• How to complete this task
Find the line with "FAENA Couture CHIFFON Bridal Robe" in the data below. Repeat it and every line after it up to the end, exactly, but drop the pictures.

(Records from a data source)
· · ·
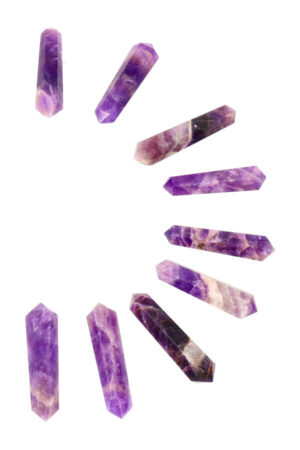 Amethist dubbelpunten, 4-5 cm, ideaal voor een grid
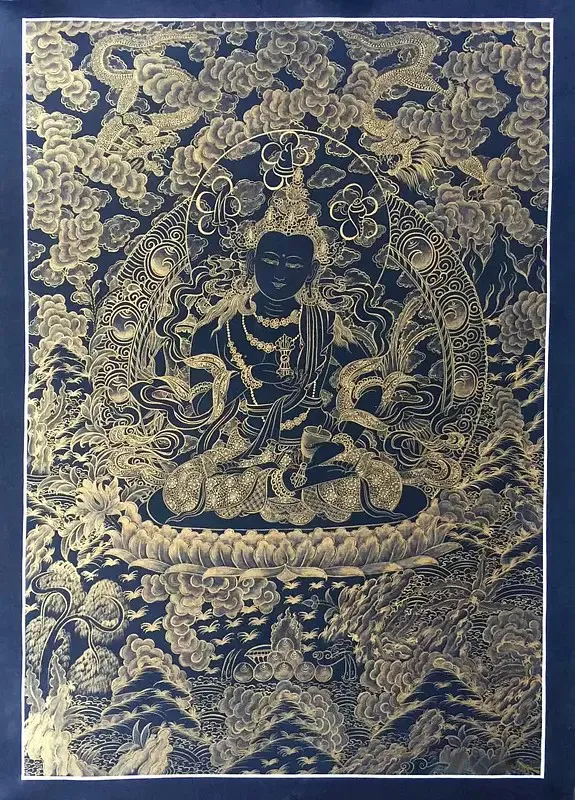 Vajrasattva Kalo Sunaulo (Gold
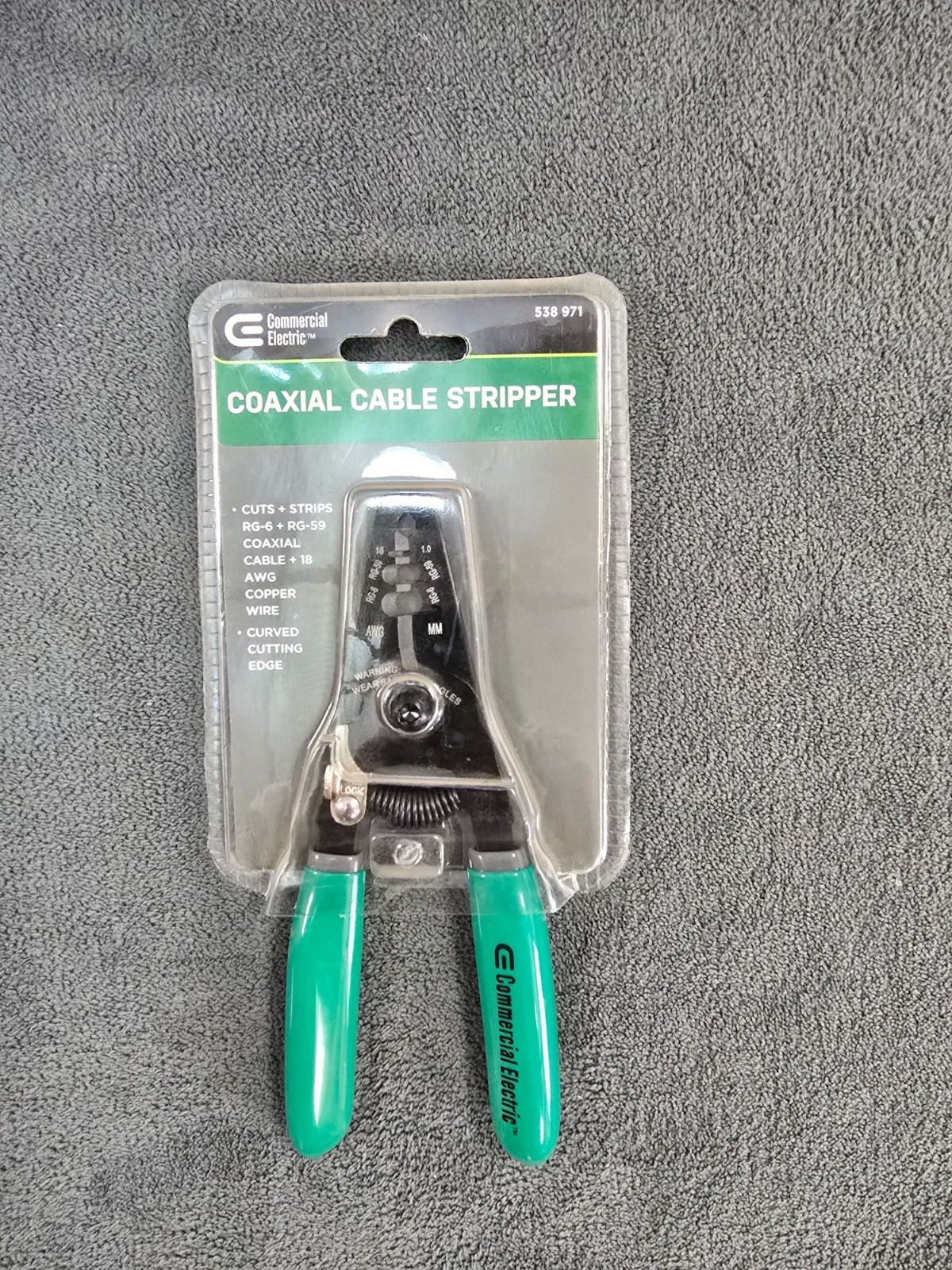 Commercial Electric Coaxial Cable Stripper RG-6 RG-59 18 AWG ~ Model  CE70808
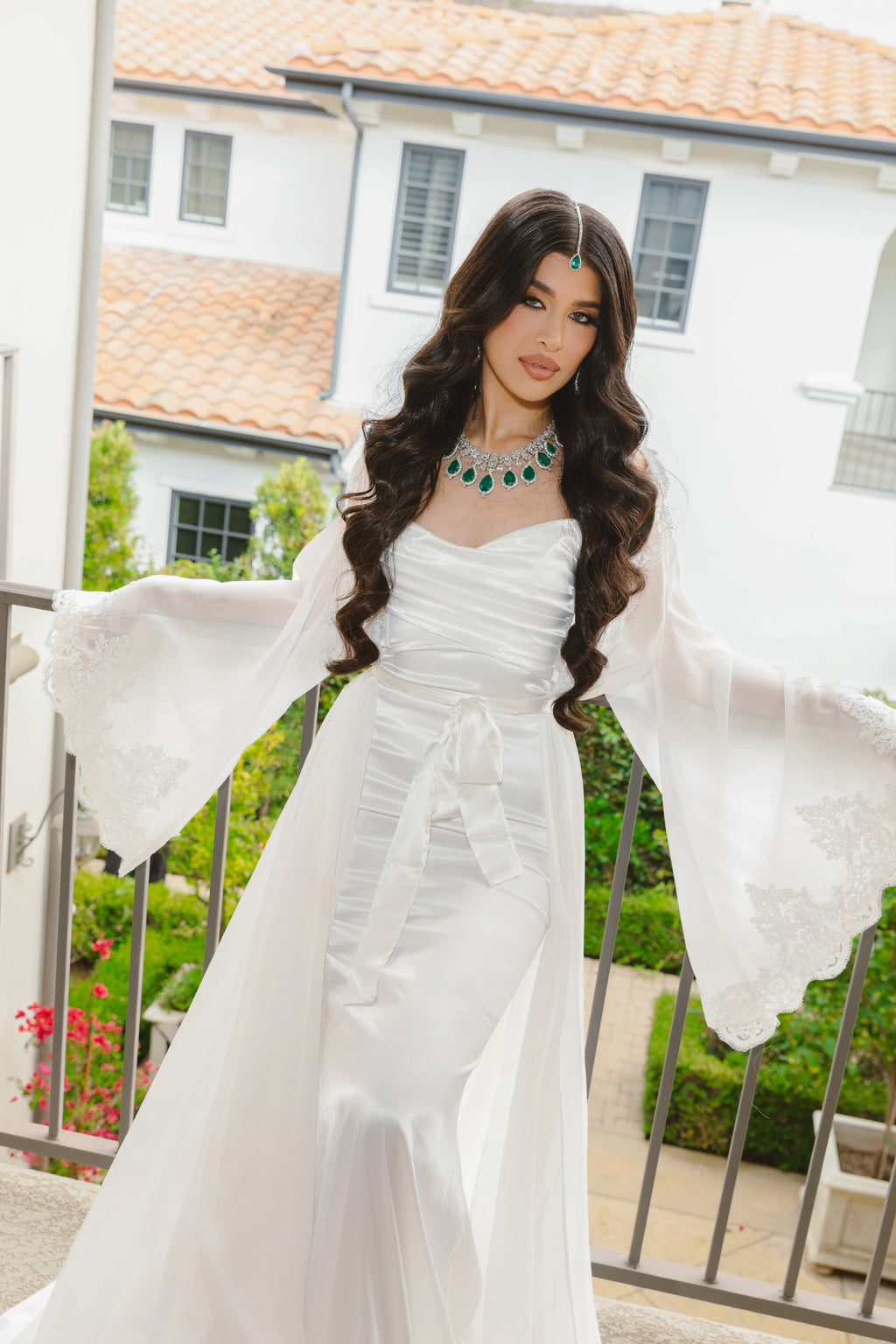 FAENA Couture CHIFFON Bridal Robe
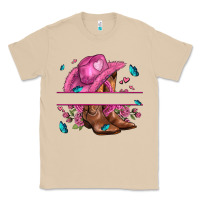 Mushroom pink cowgirl hat and roses Classic Tee - AdoDesignShop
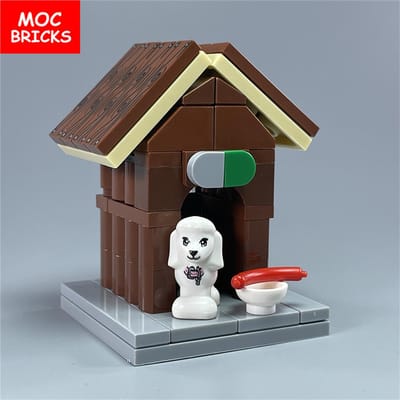 Kit MOC Bakstenen Hondenhok Kennel Schuur Boerderijdier Bouwstenen Verjaardagscadeau DIY Poppen Speelgoed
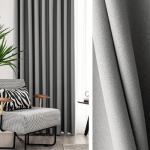 Rideau semi occultant gris pour un intérieur élégant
· · ·
• Result for this exercise
 FAENA Couture CHIFFON Bridal Robe
 Mushroom pink cowgirl hat and roses Classic Tee - AdoDesignShop
 Kit MOC Bakstenen Hondenhok Kennel Schuur Boerderijdier Bouwstenen Verjaardagscadeau DIY Poppen Speelgoed
 Rideau semi occultant gris pour un intérieur élégant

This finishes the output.